Quote:
Originally Posted by Karellen
That's great. Thank you @Tex2002ans
I've installed and a quick trial run on an image I was previously having poor results in, and it OCR'd almost perfectly. In the few minutes I fiddled around with it, it seemed pretty easy to use. But I'll spend some time understanding it better.
I just learnt that images OCR better when using a non-compressed / lossless format.
|
Yes, I always use PNG or TIFF with a flatbed scanner. Never jpeg. Though some phones and cameras can "save" in png or TIF, many actually use jpeg as an intermediate format so you may need to set quality to 95 and this is why sometimes an elderly scanner with apparently lower resolution can give better results, apart from the issue of skew and lighting. This also why if the book is not valuable the spine may be cut off to at least allow flatter pages and possibly a duplex sheet feeder. Only do that with a cheap in-print title.

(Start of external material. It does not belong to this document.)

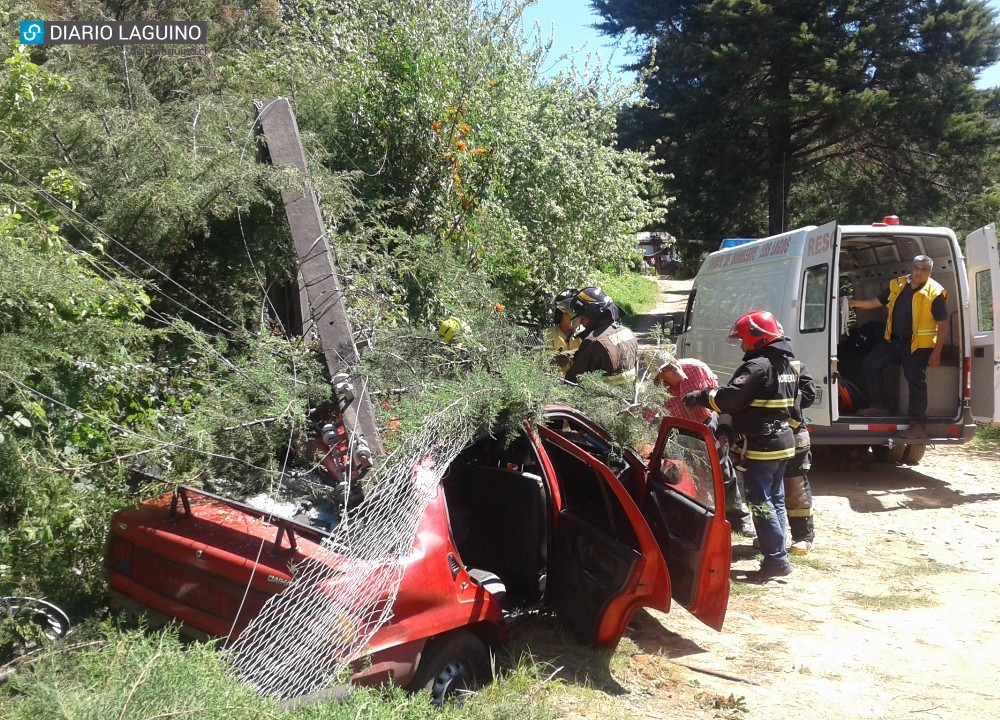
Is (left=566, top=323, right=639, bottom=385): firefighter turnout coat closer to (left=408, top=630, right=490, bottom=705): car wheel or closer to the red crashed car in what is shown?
the red crashed car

More modern dedicated scanners based on cameras have built in lighting, lasers etc to ensure de-skewing and even contrast. Better value for A3 and needed for books you can't cut up.
The png is typically one image per page. The Tiff format and a motion png format equivalent to gif can have an entire book in one file. Both do lossless compression and will compress white space or sold black completely, so good illumination is important.